* Your goal: Pick out every line in the listing below that contains the word "farthest", and copy each one in full.

* Data rows:
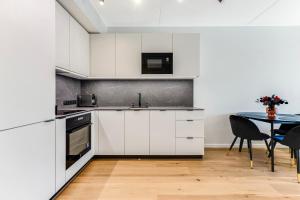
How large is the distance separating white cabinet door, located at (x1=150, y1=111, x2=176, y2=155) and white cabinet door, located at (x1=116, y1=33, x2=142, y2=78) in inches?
37.6

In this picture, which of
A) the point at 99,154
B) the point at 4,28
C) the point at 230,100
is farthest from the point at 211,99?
the point at 4,28

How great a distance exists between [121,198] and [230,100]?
9.70 feet

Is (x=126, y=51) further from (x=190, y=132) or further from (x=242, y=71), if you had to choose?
(x=242, y=71)

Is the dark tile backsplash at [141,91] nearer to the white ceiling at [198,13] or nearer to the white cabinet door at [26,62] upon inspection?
the white ceiling at [198,13]

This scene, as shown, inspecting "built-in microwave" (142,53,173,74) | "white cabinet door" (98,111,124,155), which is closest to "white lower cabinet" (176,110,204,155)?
"built-in microwave" (142,53,173,74)

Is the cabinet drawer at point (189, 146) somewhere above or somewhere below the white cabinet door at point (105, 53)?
below

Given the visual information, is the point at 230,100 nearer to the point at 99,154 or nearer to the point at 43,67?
the point at 99,154

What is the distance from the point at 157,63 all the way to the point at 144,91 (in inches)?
27.4

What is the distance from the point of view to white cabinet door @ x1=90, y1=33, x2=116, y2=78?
144 inches

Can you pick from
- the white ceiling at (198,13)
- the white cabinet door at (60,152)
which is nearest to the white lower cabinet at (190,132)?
the white ceiling at (198,13)

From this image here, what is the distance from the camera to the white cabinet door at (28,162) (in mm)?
1374

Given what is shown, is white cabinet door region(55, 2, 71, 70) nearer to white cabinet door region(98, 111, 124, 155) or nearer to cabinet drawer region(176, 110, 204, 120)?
white cabinet door region(98, 111, 124, 155)

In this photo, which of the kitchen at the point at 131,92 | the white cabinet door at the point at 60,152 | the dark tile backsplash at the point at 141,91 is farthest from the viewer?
the dark tile backsplash at the point at 141,91

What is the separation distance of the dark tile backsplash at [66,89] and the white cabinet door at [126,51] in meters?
0.82
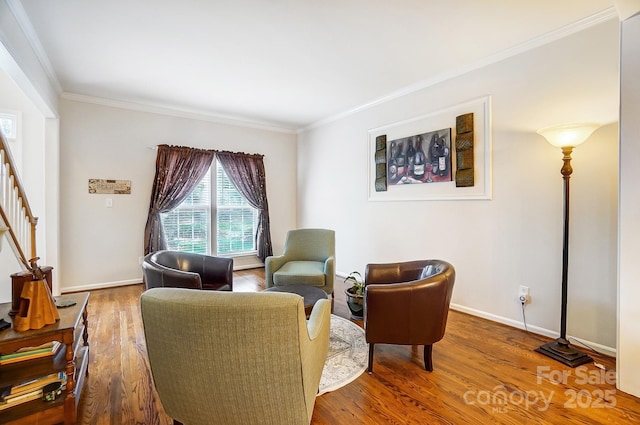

* Expected answer:
is farthest from the point at 211,99?
In this photo, which of the kitchen at the point at 131,92 | the white cabinet door at the point at 60,152 | the dark tile backsplash at the point at 141,91 is farthest from the viewer?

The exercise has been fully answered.